When Carver later addressed the board he said, “You saw a lot of the kids’ projects. I don’t know if you grasp the significance. When I went to school, a project was created for a teacher in that 40-minute period.” Now kids are leaving the classroom.

• In other business, Supt. Carver reminded the board he had made the recommendation to have Elma’s fourth-fifth grade students attend either Cresco or Lime Springs-Chester for 2013-14. He also recommended to deny any LS-C students from going to Elma or Cresco so class numbers will stay stable.

• Teachers Kim Kerian (third grade) and Kerry Fretheim (fourth) spoke on the Edmodo (the Facebook of schools) program. They explained how they can interact with their students in school and out through Edmodo.

Kerian said she will give an assignment to the students for homework and have them turn it in to her—all via the computer. She can tell before class which students understand the homework and which ones don’t. For class the following day, the teacher can group kids together as needed, based on their grasp of the content.

She also gave out assignments on snow days. Carver added, “I’ve asked the state board of education ‘If we can prove the kids are working, does it count as a snow day?’ They keep telling me they’ll get back to me.”

• High School Principal Tim Felderman spoke about the death of a student, Daniel Schroetter, and what a great success prom had been. He confirmed that Doug Berg will hand out a diploma to his son, and Karlos McClure will hand one out to his granddaughter at the graduation ceremony.

• Jane Ullom and Chris Lentz spoke about crisis management. The team has made some progress over the past few years. In February, brochures were handed out to parents about what to expect from the school during an emergency.

Ullom added, “Our goal is to practice a complete high school evacuation by the end of this year. We have three or four businesses in town that will take students. Parents will have to bring an ID to pick up their child.”

Concerns for the crisis team are getting cameras working properly inside and outside the school buildings. “We also need to get doors and windows numbers,” Ullom stated. That way law enforcement can easily identify where an incident may be taking place.

Board member James Kitchen asked about the ease that people can get in the attendance centers. Lime Springs-Chester and Elma Elementaries keep the doors locked and have a bell system to let visitors in. The buildings in Cresco do not have that option yet.

• Supt. Carver explained that by Iowa law, school has to start Sept. 1 unless the board passes a resolution to let it begin Aug. 22, 2013. The legislature will vote on whether to continue letting schools start earlier. It is also looking at allowing schools to have class for a certain number of hours instead of days.
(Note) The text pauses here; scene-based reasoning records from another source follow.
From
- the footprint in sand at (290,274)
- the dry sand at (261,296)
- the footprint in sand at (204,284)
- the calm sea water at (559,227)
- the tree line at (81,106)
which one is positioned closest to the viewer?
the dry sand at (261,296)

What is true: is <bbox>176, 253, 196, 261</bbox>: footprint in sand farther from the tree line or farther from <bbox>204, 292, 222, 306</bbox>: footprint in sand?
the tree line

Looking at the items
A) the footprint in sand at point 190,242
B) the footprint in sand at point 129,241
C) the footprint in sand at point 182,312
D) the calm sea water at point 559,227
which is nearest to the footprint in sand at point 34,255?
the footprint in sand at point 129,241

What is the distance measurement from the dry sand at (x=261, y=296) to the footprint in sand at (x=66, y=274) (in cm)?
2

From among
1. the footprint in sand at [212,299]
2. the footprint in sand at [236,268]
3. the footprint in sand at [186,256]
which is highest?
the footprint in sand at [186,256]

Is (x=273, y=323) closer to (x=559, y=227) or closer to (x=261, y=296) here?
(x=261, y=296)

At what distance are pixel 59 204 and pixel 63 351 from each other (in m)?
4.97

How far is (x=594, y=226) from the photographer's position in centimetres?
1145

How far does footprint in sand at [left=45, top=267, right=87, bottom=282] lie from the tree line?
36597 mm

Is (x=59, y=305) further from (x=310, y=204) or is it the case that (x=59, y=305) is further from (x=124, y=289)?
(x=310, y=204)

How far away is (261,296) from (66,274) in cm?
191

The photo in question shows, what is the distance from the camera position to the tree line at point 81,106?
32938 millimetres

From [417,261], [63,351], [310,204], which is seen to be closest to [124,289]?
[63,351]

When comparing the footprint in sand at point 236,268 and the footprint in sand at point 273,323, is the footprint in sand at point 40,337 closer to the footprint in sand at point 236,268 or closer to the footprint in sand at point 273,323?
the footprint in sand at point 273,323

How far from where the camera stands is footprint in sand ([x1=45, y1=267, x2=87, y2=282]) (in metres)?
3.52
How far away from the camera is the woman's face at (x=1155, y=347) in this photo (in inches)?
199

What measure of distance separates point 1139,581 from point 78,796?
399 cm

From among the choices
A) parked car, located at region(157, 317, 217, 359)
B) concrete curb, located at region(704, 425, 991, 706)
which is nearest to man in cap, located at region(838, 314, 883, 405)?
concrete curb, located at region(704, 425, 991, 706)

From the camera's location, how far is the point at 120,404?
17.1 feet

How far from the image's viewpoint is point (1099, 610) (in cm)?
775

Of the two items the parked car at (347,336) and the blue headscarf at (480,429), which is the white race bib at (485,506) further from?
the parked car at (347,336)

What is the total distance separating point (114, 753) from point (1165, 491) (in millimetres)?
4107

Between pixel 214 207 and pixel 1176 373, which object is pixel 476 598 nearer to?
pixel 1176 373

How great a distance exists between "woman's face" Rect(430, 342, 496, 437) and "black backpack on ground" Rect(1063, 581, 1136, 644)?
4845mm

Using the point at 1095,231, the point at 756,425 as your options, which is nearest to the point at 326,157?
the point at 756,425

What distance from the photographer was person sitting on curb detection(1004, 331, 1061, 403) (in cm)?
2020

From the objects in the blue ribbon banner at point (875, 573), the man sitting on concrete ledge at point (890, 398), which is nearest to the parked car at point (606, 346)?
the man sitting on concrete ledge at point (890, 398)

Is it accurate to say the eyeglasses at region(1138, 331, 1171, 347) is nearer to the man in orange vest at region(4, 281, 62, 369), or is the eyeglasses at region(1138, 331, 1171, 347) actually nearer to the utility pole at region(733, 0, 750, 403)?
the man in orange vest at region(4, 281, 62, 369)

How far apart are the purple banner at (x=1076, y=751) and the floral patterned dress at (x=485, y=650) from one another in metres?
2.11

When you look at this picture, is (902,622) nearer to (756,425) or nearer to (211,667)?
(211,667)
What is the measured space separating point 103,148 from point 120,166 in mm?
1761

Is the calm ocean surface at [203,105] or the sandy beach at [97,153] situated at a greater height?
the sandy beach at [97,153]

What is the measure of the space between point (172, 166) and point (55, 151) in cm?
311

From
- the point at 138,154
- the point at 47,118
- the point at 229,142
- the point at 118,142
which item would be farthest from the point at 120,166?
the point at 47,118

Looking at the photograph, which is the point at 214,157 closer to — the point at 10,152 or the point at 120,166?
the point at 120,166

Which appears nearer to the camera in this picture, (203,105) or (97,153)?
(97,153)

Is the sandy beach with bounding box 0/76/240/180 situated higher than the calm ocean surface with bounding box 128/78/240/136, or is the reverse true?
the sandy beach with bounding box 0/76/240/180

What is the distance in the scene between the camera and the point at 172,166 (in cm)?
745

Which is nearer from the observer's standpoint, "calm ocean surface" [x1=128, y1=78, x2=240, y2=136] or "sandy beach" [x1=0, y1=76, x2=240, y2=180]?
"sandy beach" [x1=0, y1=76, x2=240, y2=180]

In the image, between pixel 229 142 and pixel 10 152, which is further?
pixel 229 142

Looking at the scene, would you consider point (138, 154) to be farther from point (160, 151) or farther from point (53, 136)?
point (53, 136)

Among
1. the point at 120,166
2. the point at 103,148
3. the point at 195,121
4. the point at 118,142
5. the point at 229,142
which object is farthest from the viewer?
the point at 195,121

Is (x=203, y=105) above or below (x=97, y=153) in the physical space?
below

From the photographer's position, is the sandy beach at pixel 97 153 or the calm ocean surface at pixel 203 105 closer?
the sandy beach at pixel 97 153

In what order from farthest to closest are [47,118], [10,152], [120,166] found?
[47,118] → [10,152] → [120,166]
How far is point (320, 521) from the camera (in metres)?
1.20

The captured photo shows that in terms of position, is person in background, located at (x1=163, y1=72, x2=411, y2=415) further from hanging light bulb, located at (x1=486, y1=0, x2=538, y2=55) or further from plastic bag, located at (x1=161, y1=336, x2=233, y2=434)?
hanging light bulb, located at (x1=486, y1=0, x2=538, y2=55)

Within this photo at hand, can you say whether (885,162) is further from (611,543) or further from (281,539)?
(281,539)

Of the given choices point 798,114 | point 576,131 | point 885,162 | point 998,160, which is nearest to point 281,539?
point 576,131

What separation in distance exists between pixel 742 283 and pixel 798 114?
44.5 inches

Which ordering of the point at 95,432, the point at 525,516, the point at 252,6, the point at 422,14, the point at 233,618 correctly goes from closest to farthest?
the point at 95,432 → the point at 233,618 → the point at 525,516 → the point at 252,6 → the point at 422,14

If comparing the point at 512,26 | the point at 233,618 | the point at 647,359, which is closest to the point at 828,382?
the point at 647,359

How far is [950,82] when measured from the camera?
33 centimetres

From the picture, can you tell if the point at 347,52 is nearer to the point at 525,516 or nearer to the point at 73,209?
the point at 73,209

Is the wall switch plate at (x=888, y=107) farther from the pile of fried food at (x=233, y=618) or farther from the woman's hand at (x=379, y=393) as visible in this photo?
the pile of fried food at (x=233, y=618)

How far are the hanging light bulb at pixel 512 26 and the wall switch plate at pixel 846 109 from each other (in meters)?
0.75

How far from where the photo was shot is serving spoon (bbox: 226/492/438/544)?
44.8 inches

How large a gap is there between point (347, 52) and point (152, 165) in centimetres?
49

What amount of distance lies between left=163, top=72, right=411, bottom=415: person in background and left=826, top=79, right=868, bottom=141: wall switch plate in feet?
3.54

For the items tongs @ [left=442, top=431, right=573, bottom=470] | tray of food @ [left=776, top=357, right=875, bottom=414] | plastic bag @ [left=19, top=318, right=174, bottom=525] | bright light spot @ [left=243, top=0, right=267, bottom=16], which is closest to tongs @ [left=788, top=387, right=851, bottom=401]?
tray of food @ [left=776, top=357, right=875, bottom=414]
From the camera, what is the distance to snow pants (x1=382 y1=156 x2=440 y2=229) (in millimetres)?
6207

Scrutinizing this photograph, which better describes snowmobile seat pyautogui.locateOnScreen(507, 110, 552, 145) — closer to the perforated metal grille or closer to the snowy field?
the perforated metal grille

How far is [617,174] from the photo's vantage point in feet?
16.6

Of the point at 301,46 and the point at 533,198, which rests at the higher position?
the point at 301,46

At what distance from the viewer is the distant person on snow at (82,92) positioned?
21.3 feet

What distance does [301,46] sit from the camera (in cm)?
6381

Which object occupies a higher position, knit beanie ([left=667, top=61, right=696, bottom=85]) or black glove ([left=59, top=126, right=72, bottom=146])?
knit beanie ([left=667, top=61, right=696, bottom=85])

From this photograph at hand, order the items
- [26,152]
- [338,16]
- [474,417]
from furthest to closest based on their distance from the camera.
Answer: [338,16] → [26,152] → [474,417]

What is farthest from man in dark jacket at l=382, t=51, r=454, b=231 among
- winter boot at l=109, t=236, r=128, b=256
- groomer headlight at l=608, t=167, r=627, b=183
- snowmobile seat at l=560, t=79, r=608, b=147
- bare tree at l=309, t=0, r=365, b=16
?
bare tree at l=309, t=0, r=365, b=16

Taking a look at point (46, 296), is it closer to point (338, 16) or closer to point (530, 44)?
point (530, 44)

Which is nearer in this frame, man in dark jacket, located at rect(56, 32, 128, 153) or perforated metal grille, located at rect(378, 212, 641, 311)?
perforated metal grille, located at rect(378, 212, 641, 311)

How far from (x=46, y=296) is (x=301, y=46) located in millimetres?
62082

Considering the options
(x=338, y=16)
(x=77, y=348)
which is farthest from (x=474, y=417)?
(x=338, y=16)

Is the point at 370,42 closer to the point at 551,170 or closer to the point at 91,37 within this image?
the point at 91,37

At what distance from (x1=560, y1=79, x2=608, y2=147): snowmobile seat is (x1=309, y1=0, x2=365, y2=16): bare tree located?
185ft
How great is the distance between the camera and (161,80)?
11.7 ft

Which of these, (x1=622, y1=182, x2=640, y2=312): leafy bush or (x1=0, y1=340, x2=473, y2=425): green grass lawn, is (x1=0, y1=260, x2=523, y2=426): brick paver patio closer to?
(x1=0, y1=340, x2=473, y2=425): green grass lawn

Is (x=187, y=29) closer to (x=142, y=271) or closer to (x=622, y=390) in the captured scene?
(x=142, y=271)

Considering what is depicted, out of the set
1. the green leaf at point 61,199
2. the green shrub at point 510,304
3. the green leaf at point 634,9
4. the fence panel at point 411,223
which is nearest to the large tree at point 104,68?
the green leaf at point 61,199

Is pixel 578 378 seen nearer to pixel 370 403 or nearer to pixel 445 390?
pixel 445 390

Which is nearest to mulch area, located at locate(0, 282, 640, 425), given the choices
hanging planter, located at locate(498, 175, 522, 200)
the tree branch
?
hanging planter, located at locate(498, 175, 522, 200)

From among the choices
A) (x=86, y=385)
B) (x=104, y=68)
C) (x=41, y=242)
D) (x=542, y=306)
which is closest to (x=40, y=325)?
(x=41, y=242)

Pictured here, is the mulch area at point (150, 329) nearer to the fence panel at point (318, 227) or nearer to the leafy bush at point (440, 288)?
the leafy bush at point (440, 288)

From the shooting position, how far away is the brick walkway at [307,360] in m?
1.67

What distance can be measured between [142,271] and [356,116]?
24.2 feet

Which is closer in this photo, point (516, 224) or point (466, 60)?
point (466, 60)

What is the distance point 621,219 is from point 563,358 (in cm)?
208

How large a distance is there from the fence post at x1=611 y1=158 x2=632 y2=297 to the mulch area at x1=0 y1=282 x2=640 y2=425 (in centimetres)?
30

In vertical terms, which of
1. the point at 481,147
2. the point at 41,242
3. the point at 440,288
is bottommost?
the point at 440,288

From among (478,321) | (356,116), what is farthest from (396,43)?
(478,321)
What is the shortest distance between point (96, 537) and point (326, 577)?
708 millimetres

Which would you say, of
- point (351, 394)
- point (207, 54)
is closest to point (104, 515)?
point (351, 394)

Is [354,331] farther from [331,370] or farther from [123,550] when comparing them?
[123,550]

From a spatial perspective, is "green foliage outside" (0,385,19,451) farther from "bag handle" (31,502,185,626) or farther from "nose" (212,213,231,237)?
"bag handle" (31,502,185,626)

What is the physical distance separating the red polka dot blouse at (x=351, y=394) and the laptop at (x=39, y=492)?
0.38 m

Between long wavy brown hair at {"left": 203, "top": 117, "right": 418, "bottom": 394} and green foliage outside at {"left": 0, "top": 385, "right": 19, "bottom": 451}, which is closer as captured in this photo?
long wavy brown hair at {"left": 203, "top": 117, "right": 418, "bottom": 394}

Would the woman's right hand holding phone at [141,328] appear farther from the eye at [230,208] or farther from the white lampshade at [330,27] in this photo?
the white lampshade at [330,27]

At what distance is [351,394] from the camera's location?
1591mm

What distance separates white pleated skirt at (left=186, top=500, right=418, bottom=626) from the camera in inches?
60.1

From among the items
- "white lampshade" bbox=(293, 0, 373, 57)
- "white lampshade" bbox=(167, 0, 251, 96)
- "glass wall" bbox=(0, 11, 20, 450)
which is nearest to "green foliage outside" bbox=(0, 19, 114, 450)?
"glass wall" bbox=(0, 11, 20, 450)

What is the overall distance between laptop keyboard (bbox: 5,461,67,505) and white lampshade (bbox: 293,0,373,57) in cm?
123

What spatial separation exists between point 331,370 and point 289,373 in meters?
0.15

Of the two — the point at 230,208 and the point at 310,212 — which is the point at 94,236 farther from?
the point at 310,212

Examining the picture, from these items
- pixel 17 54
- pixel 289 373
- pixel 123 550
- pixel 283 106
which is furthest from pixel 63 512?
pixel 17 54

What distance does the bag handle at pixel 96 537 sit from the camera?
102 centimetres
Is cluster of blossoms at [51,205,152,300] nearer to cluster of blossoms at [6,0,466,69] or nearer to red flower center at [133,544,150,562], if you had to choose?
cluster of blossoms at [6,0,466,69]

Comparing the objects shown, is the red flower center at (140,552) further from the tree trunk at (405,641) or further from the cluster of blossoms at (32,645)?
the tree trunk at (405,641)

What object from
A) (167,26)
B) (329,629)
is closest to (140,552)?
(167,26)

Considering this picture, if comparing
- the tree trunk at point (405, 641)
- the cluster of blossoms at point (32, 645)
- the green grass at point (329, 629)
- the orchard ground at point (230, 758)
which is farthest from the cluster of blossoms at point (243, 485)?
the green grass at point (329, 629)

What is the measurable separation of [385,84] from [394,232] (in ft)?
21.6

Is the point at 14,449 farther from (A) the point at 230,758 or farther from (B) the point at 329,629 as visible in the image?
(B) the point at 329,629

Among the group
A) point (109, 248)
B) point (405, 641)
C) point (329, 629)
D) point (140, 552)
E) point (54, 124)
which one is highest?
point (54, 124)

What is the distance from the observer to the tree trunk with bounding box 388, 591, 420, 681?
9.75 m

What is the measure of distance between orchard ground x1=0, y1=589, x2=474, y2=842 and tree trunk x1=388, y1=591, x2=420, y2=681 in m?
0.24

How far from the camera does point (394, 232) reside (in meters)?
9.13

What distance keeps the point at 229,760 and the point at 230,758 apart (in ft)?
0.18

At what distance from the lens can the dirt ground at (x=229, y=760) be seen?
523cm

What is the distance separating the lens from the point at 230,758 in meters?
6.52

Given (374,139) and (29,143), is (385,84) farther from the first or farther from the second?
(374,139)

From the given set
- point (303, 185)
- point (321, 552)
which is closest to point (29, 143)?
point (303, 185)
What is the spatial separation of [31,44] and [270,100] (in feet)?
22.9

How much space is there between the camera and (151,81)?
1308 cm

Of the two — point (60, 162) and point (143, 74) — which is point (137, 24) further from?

• A new computer programming class will be added for next year at the high school. Student Hunter Praska explained, “We would have it be more student-led. The course would be taught in the Python language.” Board member James Kitchen said, “I like the kids leading the way. Keep up the good work.”

Member Scott Fortune noted, “I can see the VREP (Virtual Reality Education Pathfinders) kids going with this.”

• The board authorized the purchase of two new buses. Kitchen voted nay because he would rather see the old buses sold to the public rather than traded in.

• The regular meeting for May was changed to the 20th, since the fourth Monday was Memorial Day.